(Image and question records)
■ ■ ■ ■

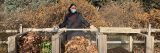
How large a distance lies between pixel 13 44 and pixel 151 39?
179cm

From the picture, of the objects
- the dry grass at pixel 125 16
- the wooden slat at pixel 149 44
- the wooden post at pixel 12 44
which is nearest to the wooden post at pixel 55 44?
the wooden post at pixel 12 44

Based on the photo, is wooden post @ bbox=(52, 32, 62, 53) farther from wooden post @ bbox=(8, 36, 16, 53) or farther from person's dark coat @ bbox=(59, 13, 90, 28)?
person's dark coat @ bbox=(59, 13, 90, 28)

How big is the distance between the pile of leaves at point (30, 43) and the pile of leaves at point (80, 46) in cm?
58

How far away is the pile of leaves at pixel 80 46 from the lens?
5.17m

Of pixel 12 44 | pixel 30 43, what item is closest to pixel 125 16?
pixel 30 43

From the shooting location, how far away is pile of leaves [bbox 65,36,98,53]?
203 inches

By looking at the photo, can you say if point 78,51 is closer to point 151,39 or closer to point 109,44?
point 151,39

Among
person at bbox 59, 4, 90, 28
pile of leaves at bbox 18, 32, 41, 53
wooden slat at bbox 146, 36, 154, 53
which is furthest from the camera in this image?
person at bbox 59, 4, 90, 28

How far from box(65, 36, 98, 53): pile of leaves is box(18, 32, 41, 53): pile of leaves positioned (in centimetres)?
58

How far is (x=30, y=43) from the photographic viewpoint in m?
5.57

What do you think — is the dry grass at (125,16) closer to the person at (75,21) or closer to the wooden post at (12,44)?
the person at (75,21)

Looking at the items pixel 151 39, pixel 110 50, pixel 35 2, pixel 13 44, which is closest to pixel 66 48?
pixel 13 44

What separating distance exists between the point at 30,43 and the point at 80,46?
799 mm

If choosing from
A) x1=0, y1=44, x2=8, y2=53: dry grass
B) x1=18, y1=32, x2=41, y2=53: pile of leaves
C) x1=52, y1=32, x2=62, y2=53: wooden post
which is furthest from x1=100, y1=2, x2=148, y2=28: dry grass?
x1=52, y1=32, x2=62, y2=53: wooden post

■ ■ ■ ■

Written request. Convert the stretch from the line containing "What separating distance" through the end of the records into a Markdown table. Use the columns Number and Record line, with one numbered row per line, and leave out blank lines.

Worked answer.
| Number | Record line |
|---|---|
| 1 | What separating distance exists between the point at 30,43 and the point at 80,46? |
| 2 | 799 mm |
| 3 | If choosing from |
| 4 | A) x1=0, y1=44, x2=8, y2=53: dry grass |
| 5 | B) x1=18, y1=32, x2=41, y2=53: pile of leaves |
| 6 | C) x1=52, y1=32, x2=62, y2=53: wooden post |
| 7 | which is furthest from x1=100, y1=2, x2=148, y2=28: dry grass? |
| 8 | x1=52, y1=32, x2=62, y2=53: wooden post |